Phishing Email Classification

Sharanbasav Sumbad
11 min readMay 12, 2022

--

Phishing Email Detection using ML and NLP techniques.

Fishing Phishing Emails

The detection method for phishing emails using machine learning mainly uses marked phishing emails and legitimate emails to train the classification algorithm in the machine learning algorithm to obtain the classifier model for email classification.

PROBLEM STATEMENT:

Scam emails have become a common occurrence in today’s culture. The goal of this project is to create a system that uses machine learning and natural language processing techniques to determine whether or not an email is trustworthy.

For this task, we built a machine learning classifier that can calculate the phishing probability of an email. The model input consists of features and attributes of a specific email, and the desired output is “phishing” or “not phishing”.

Basic ML Approach to the Problem Statement

DATA COLLECTION:

The Data for this Project was Borrowed from the Authors of the below cited Paper

“Verma, R. M., Zeng, V., & Faridi, H. (2019). Data Quality for Security Challenges: Case Studies of Phishing, Malware and Intrusion Detection Datasets. Proceedings of the 2019 ACM SIGSAC Conference on Computer and Communications Security, 2605–2607. Presented at the London, United Kingdom. doi:10.1145/3319535.3363267”
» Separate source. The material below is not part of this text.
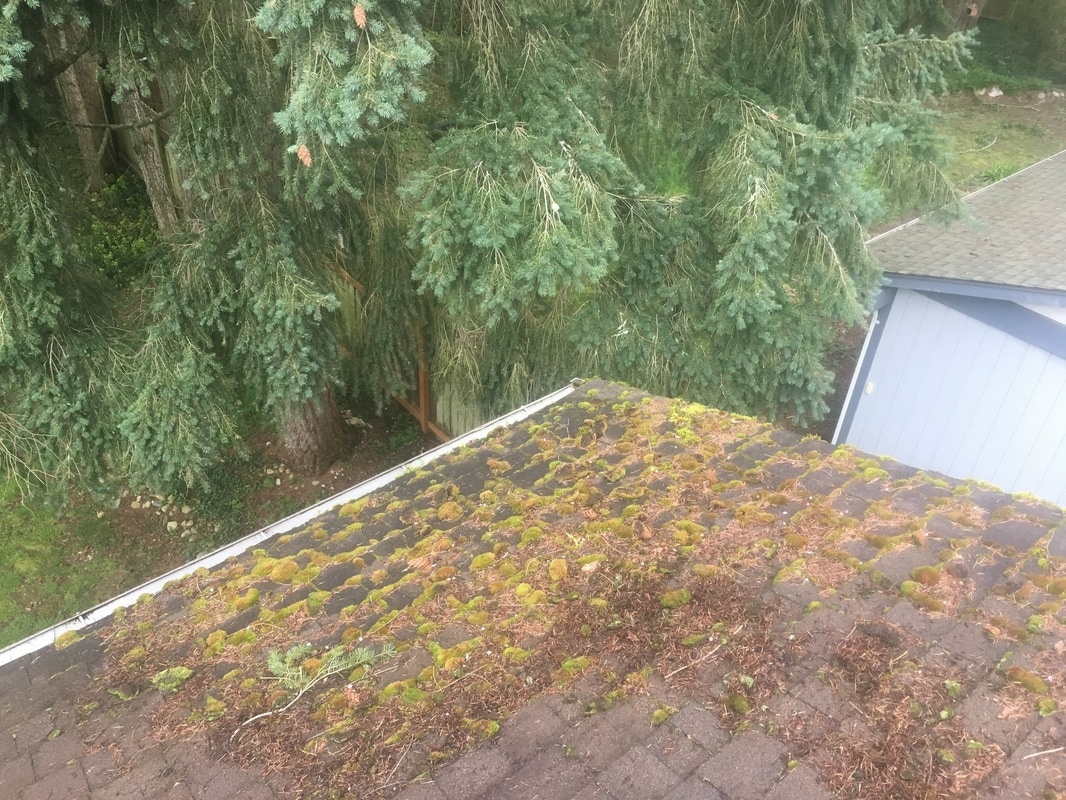 Corner of roof with heavy moss growth. Overlying tree branches providing shade and excess water, both conducive to moss growth.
This proprietary data can be collected by connecting with the author. The author manually collected every email that are phishing and legit and stored them as text files (.txt extension) with and without the email headers. The data can be verified either by contacting the author or by visiting the citation of the paper given above.

Data Description:

The Initial data that we obtained was as text files. There were about 500 text files that were labeled as legit and around 4000 text files that were labeled as Phishing. Each individual text file had Email heads which will be used in pour analysis

In an e-mail, the body (content text) is always preceded by header lines that identify the routing information of the message, including the sender, recipient, date, and subject. Some headers are mandatory, such as the FROM, TO and DATE headers. Others are optional, but very commonly used, such as SUBJECT and CC. Other headers include the sending time stamps and the receiving time stamps of all mail transfer agents that have received and sent the message. In other words, any time a message is transferred from one user to another (i.e., when it is sent or forwarded), the message is date/time stamped by a mail transfer agent (MTA) — a computer program or software agent that facilitates the transfer of email message from one computer to another. This date/time stamp, like FROM, TO, and SUBJECT, becomes one of the many headers that precede the body of an email.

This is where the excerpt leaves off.